## ACTIVITY
Transcribe the records below from the first line to the line that includes "49 x2x2x2x2 x1x1", inclusive, and omit the pictures.

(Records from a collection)
▼▼▼

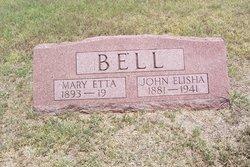 John Elisha Bell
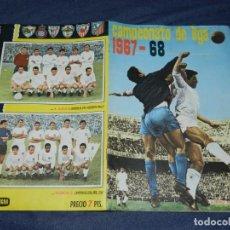 Coleccionismo deportivo: ALBUM CAMPEONATO DE LIGA 1967 1968 , EDT FHER , FALTAN 2 CROMOS , BUEN ESTADO DE CONSERVACION. Lote 219986658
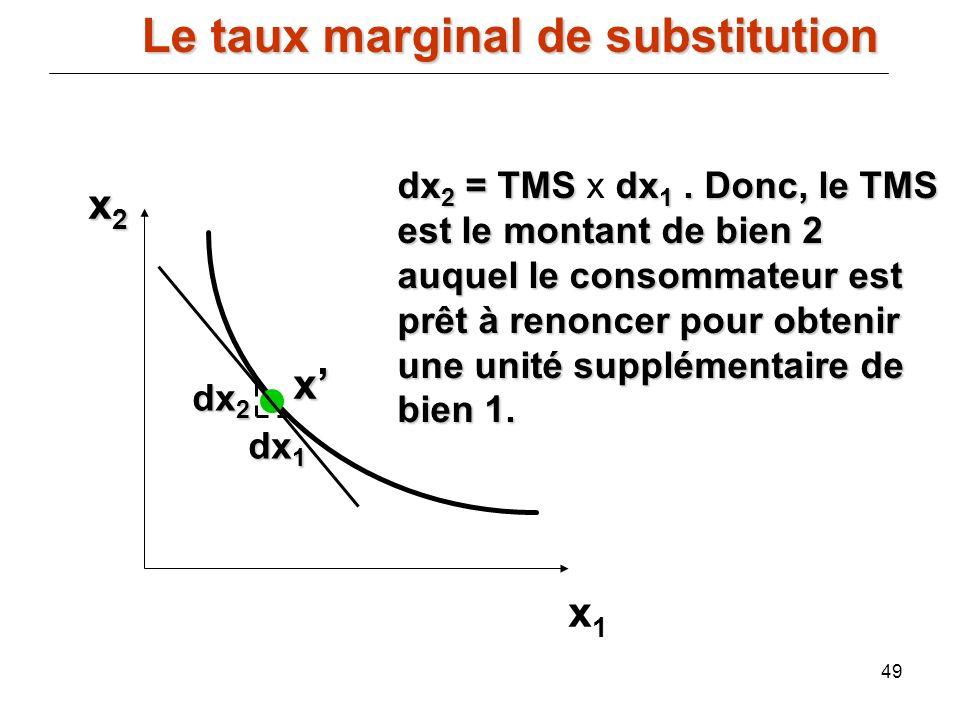 49 x2x2x2x2 x1x1 dx 2 dx 1 dx 2 = TMS dx 1. Donc, le TMS est le montant de bien 2 auquel le consommateur est prêt à renoncer pour obtenir une unité su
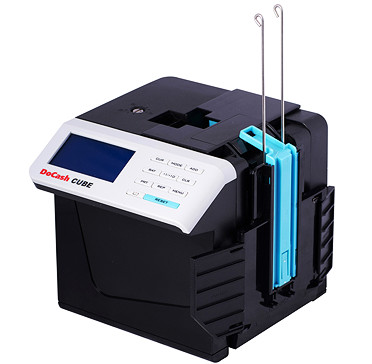 currency detector docash cube, company elbit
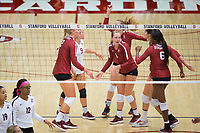 STANFORD, CA - September 9, 2018: Jenna Gray,Kathryn Plummer, Morgan Hentz. Tami Alade, Audriana Fitzmorris, Meghan McClure at Maples Pavilion. The Stanford Cardinal defeated #1 ranked Minnesota 3-1 in the Big Ten / PAC-12 Challenge.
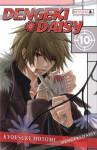 Dengeki Daisy, tom 10 - Kyousuke Motomi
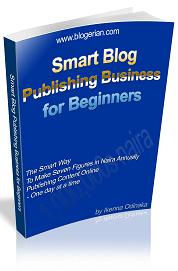 smart blog publishing business 3d small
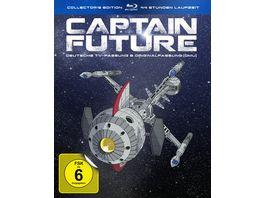 Captain Future Collector s Edition 9 BRs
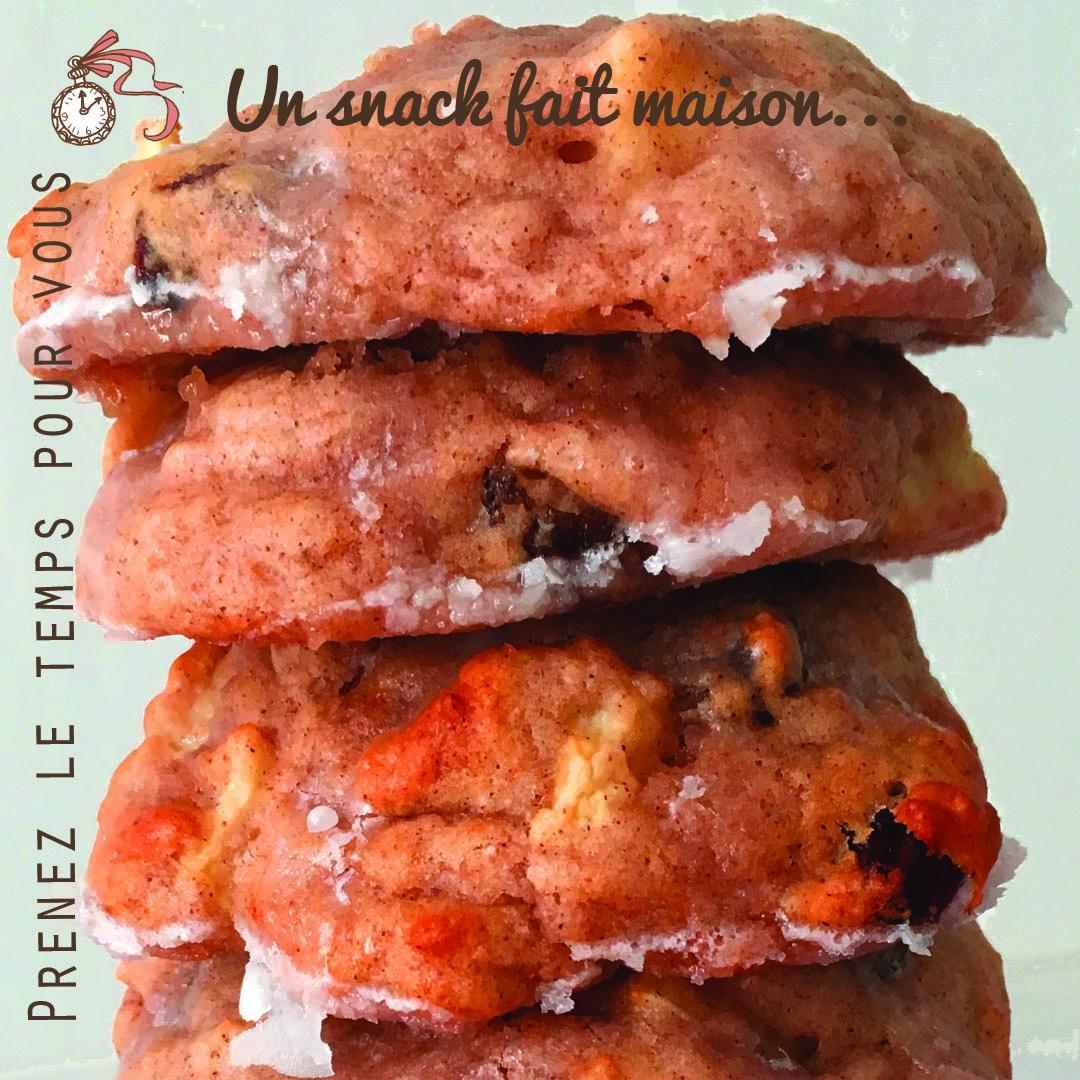 Recette Cookie Facile Pomme Raisins Secs A Faire Maison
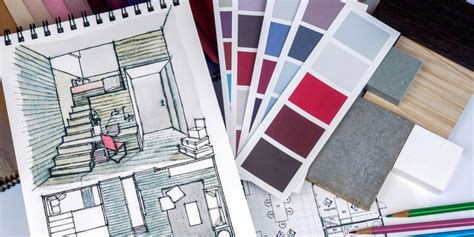 Interior Design Degree At Home by Interior Design Arundel Community College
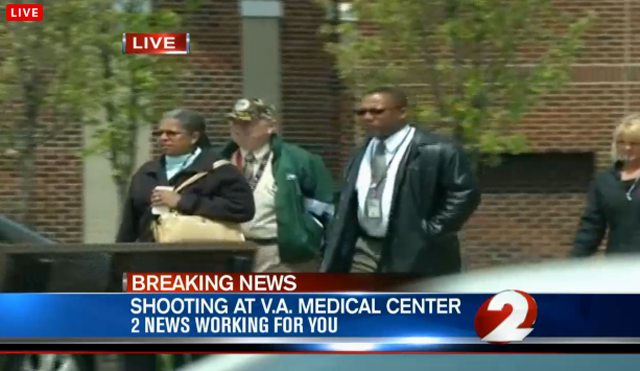 Dayton Hospital Shooting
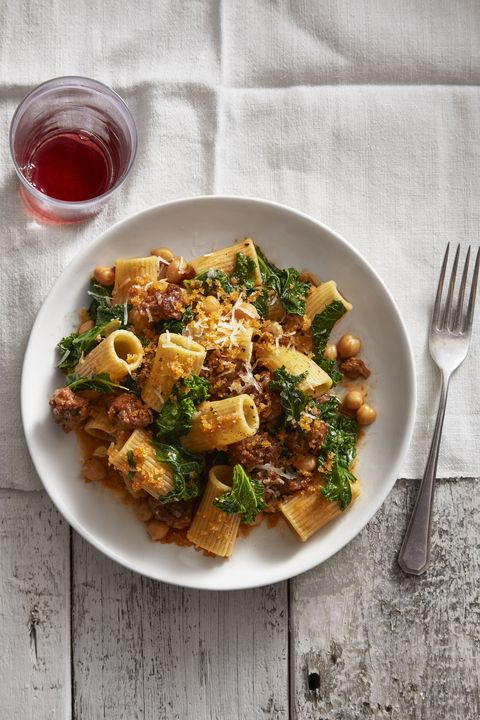 chickpea and kale rigatoni with smoky bread crumbs   valentine's day dinner ideas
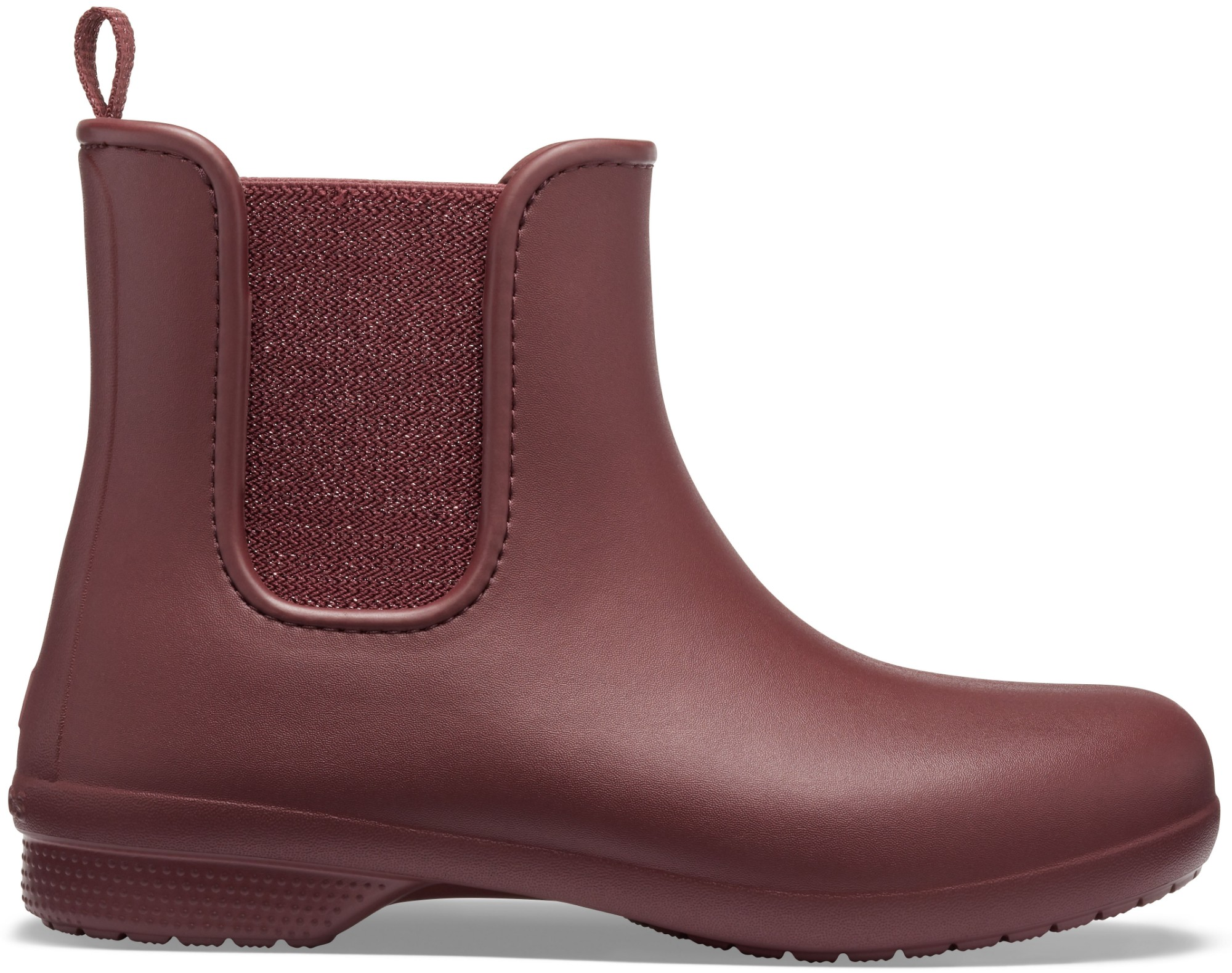 Crocs™ Freesail Mt Chelsea Boot Women's Metallic Burgundy 41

▲▲▲

## PROBLEM SOLUTION
 John Elisha Bell
 Coleccionismo deportivo: ALBUM CAMPEONATO DE LIGA 1967 1968 , EDT FHER , FALTAN 2 CROMOS , BUEN ESTADO DE CONSERVACION. Lote 219986658
 49 x2x2x2x2 x1x1 dx 2 dx 1 dx 2 = TMS dx 1. Donc, le TMS est le montant de bien 2 auquel le consommateur est prêt à renoncer pour obtenir une unité su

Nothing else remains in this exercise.